At the end of 2015, there were 56.8 GW of solar power capacity (of any type—e.g., PV, CPV, or CSP) within the interconnection queues reviewed for this report—more than five times the installed utility-scale solar power capacity in our entire project population at that time. These 56.8 GW (23.8 GW of which first entered the queues in 2015) represented 16% of all generating capacity within these selected queues at the time, in third place behind natural gas at 44% and wind at 31% (see Figure 28 inset). The end-of-2015 solar total is also more than 12 GW higher than the 44.6 GW of solar that were in the queues at the end of 2014, suggesting that the solar pipeline has been more than replenished over the past year, despite the record amount of new solar capacity that came online (and therefore exited these queues) in 2015.
The larger graph in Figure 28 breaks out the solar capacity by state or region, to provide a sense of where in the United States this pipeline resides.
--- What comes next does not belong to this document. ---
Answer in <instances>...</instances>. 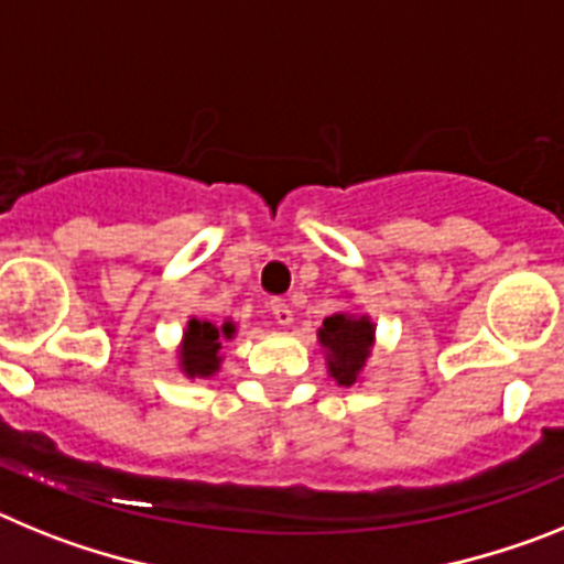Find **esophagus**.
<instances>
[{"label":"esophagus","instance_id":"34e87169","mask_svg":"<svg viewBox=\"0 0 564 564\" xmlns=\"http://www.w3.org/2000/svg\"><path fill=\"white\" fill-rule=\"evenodd\" d=\"M269 312H272L275 323H281V326H289V323H292V310H289V303L281 301V297H272V301H269Z\"/></svg>","mask_w":564,"mask_h":564}]
</instances>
Perhaps not surprisingly (given the map of solar resource and PV project location shown in Figure 3 earlier), 56% of the total solar capacity in the queues at the end of 2015 is within California (42%) and the Southwest region (14%). This combined 56% is down from 60% at the end of 2014 (and 80% at the end of 2013), however, and is yet another indication that the utility-scale solar market is spreading to new states and regions beyond California and the Southwest.
For example, Figure 29 shows how the amount of solar in these queues has changed overall and by region over the last three years, from 2013-2015. With the queues in California and the Southwest rather stagnant over this period, the strong growth in the aggregate amount of solar within all queues—from 39.5 GW at the end of 2013 to 56.8 GW at the end of 2015—has come primarily from the up-and-coming Texas, Southeast, Central, and Northeast regions.
Though not all of the 56.8 GW of planned solar projects represented in Figure 29 will ultimately be built, as shown earlier in Figure 1, analysts expect nearly 12 GW to come online in 2016 alone, with many additional years of strong growth thereafter, driven in part by the long-term extension of the 30% ITC, coupled with utility-scale PV’s declining costs. Of course, accompanying all of this new solar capacity will be substantial amounts of new cost, price, and performance data, which we hope to collect and analyze in future editions of this report.